*** Begin section ***

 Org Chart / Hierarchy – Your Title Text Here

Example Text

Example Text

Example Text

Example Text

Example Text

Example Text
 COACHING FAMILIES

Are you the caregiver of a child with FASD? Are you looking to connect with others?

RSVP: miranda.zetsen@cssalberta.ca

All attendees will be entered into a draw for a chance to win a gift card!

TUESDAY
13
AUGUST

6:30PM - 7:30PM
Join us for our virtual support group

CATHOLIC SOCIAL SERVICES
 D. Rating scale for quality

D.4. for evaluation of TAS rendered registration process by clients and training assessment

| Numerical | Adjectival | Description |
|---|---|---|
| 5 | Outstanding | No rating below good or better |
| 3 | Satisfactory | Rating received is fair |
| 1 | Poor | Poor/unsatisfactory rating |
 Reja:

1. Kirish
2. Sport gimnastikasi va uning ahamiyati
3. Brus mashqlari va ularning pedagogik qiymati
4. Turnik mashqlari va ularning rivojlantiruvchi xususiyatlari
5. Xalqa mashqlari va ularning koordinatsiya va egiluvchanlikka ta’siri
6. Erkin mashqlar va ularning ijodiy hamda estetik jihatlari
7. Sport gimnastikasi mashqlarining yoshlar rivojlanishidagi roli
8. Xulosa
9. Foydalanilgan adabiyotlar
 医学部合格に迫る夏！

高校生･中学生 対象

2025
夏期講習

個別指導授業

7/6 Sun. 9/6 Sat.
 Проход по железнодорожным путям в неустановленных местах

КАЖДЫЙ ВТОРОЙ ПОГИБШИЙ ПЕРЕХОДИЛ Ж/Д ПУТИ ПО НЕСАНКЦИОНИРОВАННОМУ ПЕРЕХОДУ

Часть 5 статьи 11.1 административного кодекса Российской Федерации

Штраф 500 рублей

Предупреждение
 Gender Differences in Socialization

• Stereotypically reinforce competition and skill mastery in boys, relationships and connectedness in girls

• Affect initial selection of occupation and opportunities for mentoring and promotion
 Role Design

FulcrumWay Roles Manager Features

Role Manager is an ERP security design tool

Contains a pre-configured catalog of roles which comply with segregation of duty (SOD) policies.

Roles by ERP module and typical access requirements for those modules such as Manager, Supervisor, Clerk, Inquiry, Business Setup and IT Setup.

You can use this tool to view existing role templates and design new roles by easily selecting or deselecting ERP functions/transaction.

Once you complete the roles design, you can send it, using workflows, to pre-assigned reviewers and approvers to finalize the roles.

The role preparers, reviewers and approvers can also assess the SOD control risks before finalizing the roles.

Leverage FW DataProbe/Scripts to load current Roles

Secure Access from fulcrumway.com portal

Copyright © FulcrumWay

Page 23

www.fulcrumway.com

*** End section ***

TASK = Say how many lines above contain "Manager", and give no words besides the number.

EXERCISE OUTPUT = 3